I have never met Deirdre in person, but can say that she is a pleasure to work with and a lovely person. She is a dedicated animal lover, an advocate with the mission to reestablish the defamed reputation of Pit Bull-type dogs as America’s premier companion animal, war hero, and therapy dog.

Pinups for Pitbulls, Inc. works to educate the public about the history and temperament of the American Pit Bull Terrier and pit bull type dogs, to raise awareness about Breed Specific Legislation and Breed-Specific abuse. Read the interview and see for yourself how Deirdre started her non-profit charity, learn about Pit Bulls, and don’t forget to order your 2013 Calendar early and support these beloved bully-breed friends. Shipping will begin at the end of this summer.

We also want to mention that Carla Lou, Deirdre’s beloved 18 year old Pit Bull (cover pic) passed away from cancer last week. RIP and thank you for your service.

How did the idea for Pinups for Pitbulls come about?

I was frustrated by all of the pit bull-type dogs that I witnessed being pulled from the streets of New Orleans/Baton Rouge post-Katrina.
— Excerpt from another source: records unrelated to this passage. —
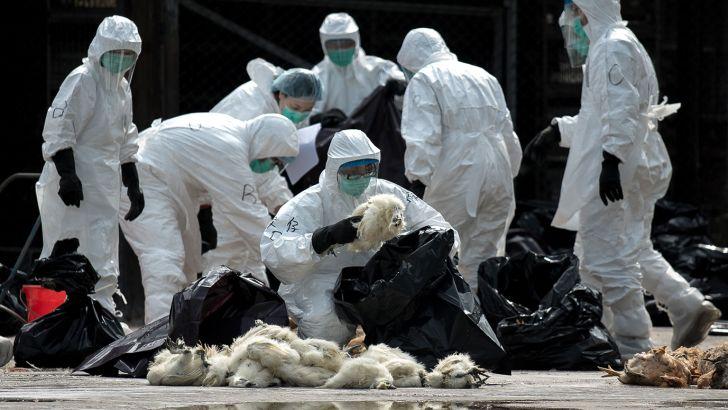 آنفلوانزای فوق حاد پرندگان در کمین واحدهای پرورش طیور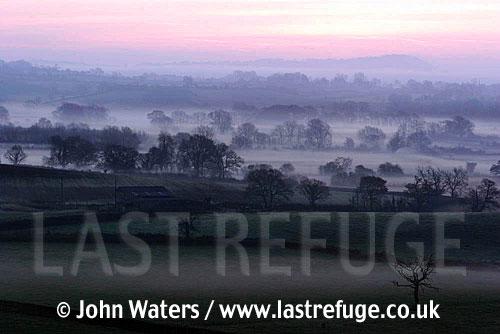 Dawn mist over farmland, Somerset, UK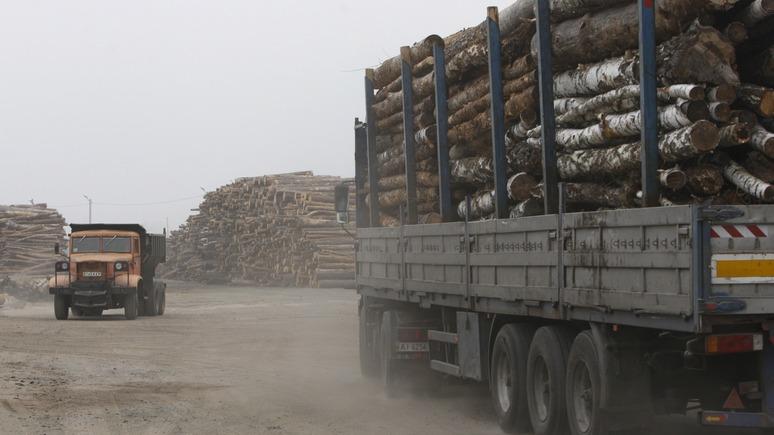 ГОРДОН: Европа требует от Киева рубить лес во имя евроинтеграции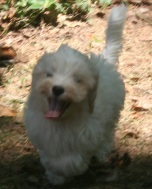 white havanese puppy dog with a big smile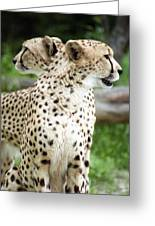 Cheetah's 04 Greeting Card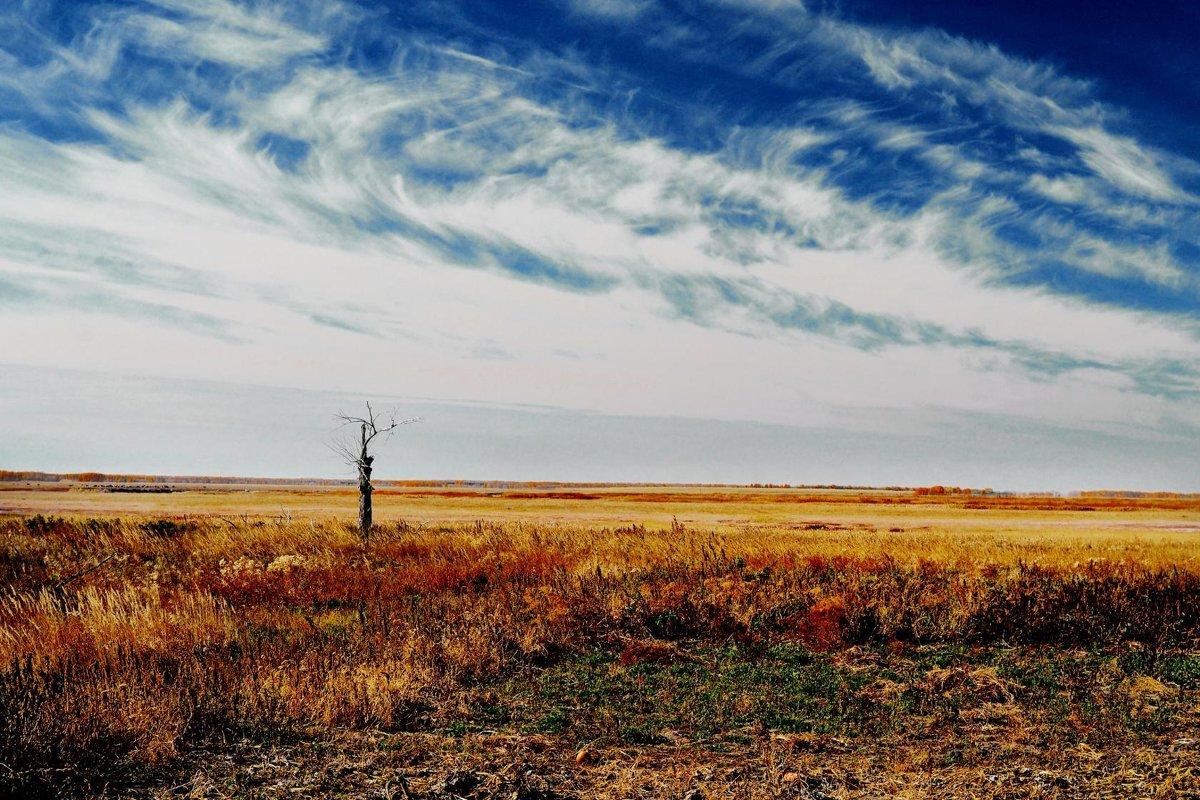 Сухое дерево в степи - Валерий Подобный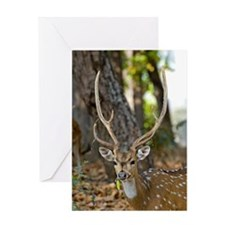 Male chital deer Greeting Card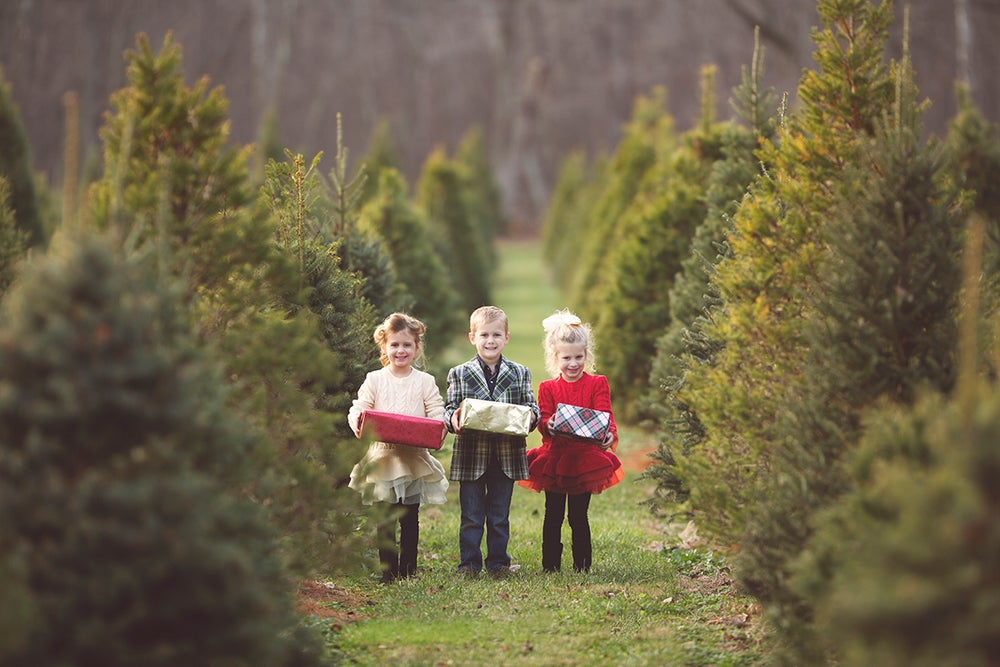 Image of Holiday Mini Sessions at Timber Valley Christmas Tree Farm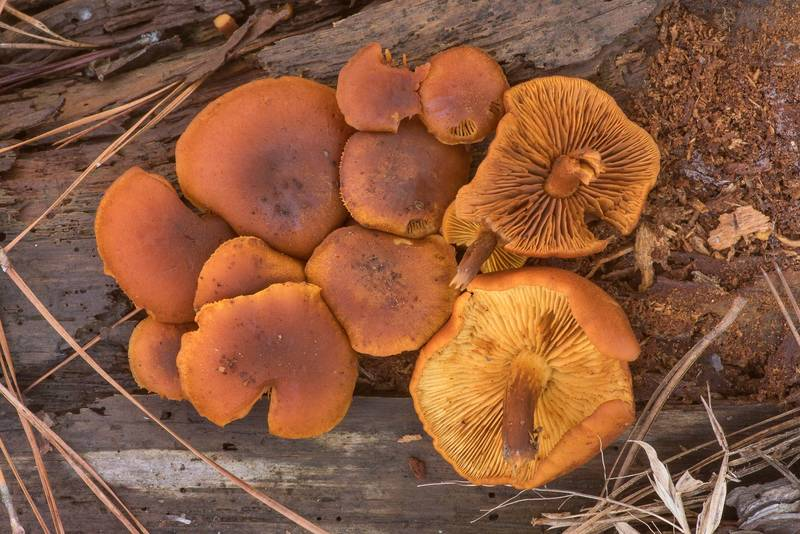"Dense cluster of rustgill mushrooms <B>Gymnopilus penetrans</B> or may be G. sapineus on a rotting pine log on Stubblefield section of Lone Star hiking trail north from Trailhead No. 6 in Sam Houston National Forest. Texas, <A HREF=""../date-en/2021-01-14.htm"">January 14, 2021</A>"
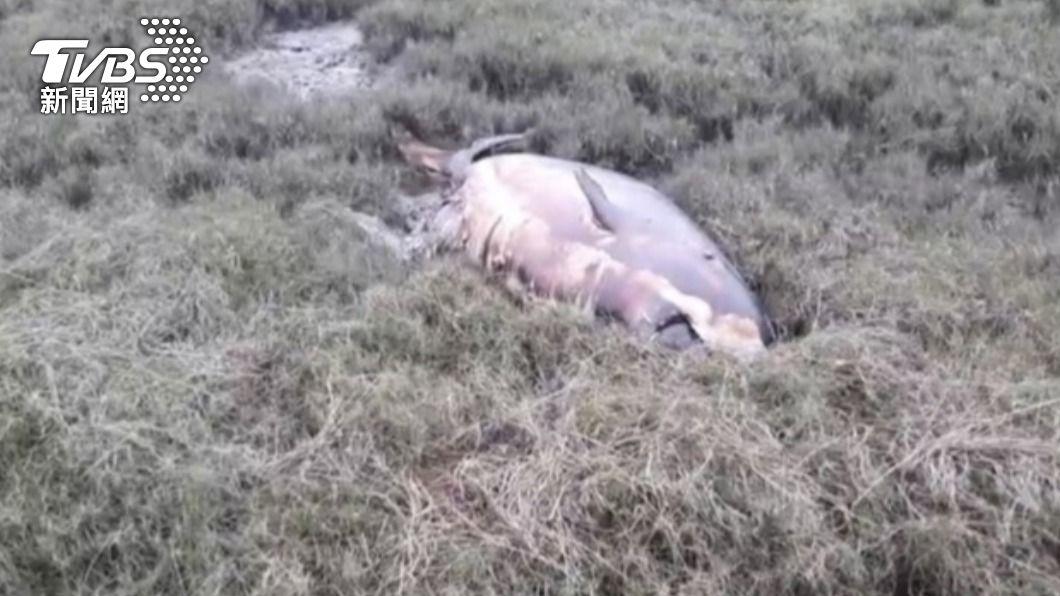 高美濕地發現擱淺抹香鯨。(圖/中央社) 200公斤抹香鯨擱淺高美濕地 搶救不及死亡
I was there doing animal search & rescue work with the HSUS and In Defense of Animals. I realized that since I had a great following of my Pin Up modeling work and those same people helped me raise money to pay for my flight to New Orleans to do my rescue work that I could do something with the attention I had and the faith that people had in me.

What is your background?

I have a B.A. in Film Production and Screenwriting and am nearly finished with my Masters of Science in Public Policy at Drexel University in Philadelphia. I’ve worked in various fields of employment from burlesque performances to credit counseling and foreclosure mitigation. I have an eclectic resume for sure!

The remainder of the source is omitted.